• _Instructions to follow_:
Copy out everything from the line containing "Is dense bush" down to the end of the material, replacing "dense bush" with "thick undergrowth" and leaving everything else unchanged.

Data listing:
* * *
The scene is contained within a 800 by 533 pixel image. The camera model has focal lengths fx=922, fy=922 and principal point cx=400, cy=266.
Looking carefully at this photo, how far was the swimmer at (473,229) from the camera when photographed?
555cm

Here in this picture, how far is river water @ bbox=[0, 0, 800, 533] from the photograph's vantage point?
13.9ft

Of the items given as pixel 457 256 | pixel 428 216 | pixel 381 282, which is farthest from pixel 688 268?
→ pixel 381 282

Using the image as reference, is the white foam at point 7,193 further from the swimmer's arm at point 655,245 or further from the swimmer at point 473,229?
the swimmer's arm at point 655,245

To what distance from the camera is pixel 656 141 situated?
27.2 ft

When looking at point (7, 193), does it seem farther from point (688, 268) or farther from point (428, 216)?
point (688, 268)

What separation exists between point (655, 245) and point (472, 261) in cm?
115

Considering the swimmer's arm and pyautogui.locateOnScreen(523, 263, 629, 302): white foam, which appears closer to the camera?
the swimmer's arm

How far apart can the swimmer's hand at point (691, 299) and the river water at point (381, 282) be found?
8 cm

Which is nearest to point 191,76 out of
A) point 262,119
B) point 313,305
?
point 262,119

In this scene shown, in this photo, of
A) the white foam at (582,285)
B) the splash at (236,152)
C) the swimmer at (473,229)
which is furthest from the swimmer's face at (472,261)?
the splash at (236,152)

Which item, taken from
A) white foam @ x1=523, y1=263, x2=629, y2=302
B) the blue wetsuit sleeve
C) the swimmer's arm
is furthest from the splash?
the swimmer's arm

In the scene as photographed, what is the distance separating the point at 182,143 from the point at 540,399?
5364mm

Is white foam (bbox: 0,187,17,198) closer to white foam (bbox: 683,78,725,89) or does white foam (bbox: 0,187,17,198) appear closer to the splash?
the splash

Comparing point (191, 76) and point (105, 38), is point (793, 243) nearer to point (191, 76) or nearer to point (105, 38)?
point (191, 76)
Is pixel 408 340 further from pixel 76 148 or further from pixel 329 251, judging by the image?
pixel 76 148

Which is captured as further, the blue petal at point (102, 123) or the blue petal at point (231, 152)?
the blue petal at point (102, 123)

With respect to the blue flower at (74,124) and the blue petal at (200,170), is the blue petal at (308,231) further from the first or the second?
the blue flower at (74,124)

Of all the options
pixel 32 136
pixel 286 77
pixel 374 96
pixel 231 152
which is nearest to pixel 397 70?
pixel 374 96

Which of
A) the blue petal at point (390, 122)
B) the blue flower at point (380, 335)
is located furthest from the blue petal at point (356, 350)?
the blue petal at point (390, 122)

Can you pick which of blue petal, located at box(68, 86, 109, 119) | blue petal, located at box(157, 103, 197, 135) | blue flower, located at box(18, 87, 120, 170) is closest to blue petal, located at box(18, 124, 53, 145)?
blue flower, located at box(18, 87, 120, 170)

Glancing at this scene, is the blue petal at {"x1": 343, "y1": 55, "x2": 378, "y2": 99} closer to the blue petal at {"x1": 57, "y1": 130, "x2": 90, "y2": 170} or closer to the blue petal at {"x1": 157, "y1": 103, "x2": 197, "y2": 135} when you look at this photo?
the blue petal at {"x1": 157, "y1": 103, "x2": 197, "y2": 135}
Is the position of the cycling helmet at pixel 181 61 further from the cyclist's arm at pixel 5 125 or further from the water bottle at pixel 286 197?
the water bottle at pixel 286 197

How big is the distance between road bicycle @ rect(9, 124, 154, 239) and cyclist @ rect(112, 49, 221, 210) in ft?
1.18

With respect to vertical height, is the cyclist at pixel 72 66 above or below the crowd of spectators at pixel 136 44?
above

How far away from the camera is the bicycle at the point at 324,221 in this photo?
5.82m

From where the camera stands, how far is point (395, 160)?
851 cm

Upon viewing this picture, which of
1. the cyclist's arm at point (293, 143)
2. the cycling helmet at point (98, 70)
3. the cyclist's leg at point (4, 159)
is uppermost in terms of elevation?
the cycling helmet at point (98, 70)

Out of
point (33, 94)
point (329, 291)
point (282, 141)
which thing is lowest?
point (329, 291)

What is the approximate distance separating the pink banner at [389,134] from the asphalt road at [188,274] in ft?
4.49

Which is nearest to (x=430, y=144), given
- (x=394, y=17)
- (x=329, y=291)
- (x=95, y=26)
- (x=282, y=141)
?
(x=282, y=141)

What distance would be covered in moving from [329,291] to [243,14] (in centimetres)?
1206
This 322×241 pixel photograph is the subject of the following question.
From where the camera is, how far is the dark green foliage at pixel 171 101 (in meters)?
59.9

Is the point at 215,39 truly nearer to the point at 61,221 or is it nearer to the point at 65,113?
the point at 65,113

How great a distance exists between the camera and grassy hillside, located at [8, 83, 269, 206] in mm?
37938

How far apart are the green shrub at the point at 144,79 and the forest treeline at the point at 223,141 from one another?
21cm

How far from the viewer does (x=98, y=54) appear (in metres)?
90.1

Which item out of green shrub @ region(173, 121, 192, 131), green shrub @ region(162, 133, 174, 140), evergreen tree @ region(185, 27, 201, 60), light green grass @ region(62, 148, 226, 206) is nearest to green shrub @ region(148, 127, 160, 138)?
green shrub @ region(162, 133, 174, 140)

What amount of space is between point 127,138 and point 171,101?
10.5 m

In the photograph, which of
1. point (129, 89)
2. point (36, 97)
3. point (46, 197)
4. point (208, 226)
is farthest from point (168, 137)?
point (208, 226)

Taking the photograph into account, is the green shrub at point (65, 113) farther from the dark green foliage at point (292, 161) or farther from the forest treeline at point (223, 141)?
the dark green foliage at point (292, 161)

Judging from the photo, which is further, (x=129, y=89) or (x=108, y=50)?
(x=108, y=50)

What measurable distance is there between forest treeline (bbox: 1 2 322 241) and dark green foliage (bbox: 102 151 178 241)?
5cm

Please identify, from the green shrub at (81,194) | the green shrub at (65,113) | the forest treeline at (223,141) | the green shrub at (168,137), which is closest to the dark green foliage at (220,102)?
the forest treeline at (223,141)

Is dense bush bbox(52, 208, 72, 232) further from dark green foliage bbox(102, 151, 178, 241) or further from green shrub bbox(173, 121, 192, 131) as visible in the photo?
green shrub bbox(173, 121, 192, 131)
* * *
• _Complete response_:
Is thick undergrowth bbox(52, 208, 72, 232) further from dark green foliage bbox(102, 151, 178, 241) or further from green shrub bbox(173, 121, 192, 131) as visible in the photo?
green shrub bbox(173, 121, 192, 131)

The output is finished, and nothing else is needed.